:: Exercises ::
1. Condense the paragraph of the disaster diplomacy excerpt that begins "For Iran, major earthquakes" into a short bulleted list that keeps its main facts.
2. Quote the disaster diplomacy excerpt word for word from "Such initiatives will" to "2001, and 2012.".

:: Excerpt ::
────────
Such initiatives will not necessarily lead to a diplomatic thaw with countries such as Iran and North Korea that are now dealing with COVID-19. North Korea has frequently accepted disaster-related aid for floods and famines in exchange for political concessions that were then withdrawn or deviated from, including in 1995, 2000, 2001, and 2012.
The same was true after a train explosion in 2004 that some sources estimate killed or injured as many as 3,000 people. In 2009, South Korea delivered medicine for North Korea’s swine flu outbreak. For almost the past decade, North Korean, American, and British scientists have been working together to better understand the volcano Mount Paektu—also known as Changbai—on the North Korea-China border. In all these cases, long-term diplomatic influences have been absent.
For Iran, major earthquakes in 1990, 2002, and 2003 brought U.S. aid, but that assistance had little lasting impact on U.S.-Iranian relations. Another earthquake in Iran in February 2005 led to the country declining U.S. aid (and the U.S. government declined aid from Iran after Hurricane Katrina later that year). Deals with Iran on nuclear weapons have waxed and waned according to the politicians in charge rather than the disasters. Despite ample opportunity, U.S. disaster diplomacy with Iran has not yielded discernible outcomes.
────────
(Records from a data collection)
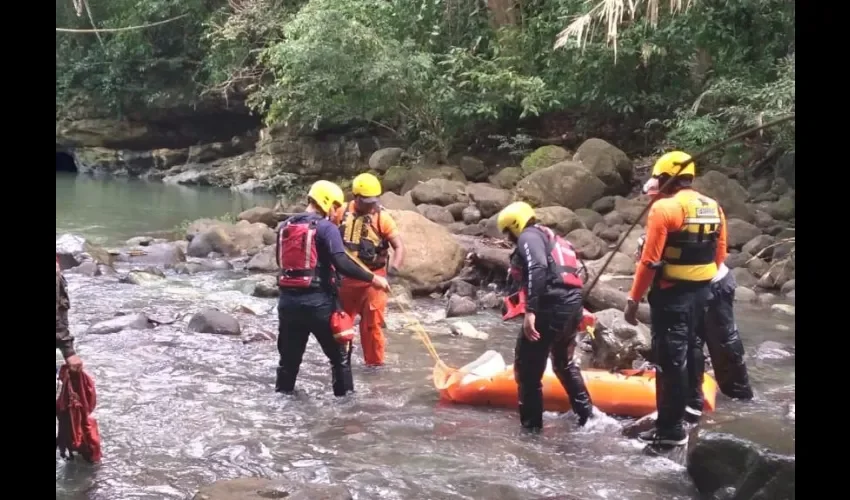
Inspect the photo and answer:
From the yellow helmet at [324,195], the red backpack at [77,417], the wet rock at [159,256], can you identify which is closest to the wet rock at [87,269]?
the wet rock at [159,256]

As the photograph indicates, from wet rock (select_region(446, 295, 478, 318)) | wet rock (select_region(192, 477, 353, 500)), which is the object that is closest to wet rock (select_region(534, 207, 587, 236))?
wet rock (select_region(446, 295, 478, 318))

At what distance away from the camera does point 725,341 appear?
5.30 metres

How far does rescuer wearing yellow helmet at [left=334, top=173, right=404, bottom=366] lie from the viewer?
6.12 meters

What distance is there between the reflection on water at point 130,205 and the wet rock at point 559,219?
7.29 metres

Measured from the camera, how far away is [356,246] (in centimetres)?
615

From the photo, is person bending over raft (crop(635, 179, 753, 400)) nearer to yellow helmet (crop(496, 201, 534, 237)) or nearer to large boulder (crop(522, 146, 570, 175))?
yellow helmet (crop(496, 201, 534, 237))

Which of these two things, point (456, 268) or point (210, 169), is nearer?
point (456, 268)

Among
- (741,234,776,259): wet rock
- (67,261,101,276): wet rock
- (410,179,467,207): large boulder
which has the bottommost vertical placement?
(67,261,101,276): wet rock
────────
:: Expected responses ::
1.
- Major earthquakes in Iran in 1990, 2002, and 2003 brought U.S. aid, which had little lasting effect on U.S.-Iranian relations.
- After a February 2005 earthquake, Iran declined U.S. aid; later that year, the U.S. declined Iranian aid after Hurricane Katrina.
- Nuclear deals with Iran have depended on the politicians in charge, not on disasters.
- U.S. disaster diplomacy with Iran has produced no discernible outcomes despite many opportunities.

2.
Such initiatives will not necessarily lead to a diplomatic thaw with countries such as Iran and North Korea that are now dealing with COVID-19. North Korea has frequently accepted disaster-related aid for floods and famines in exchange for political concessions that were then withdrawn or deviated from, including in 1995, 2000, 2001, and 2012.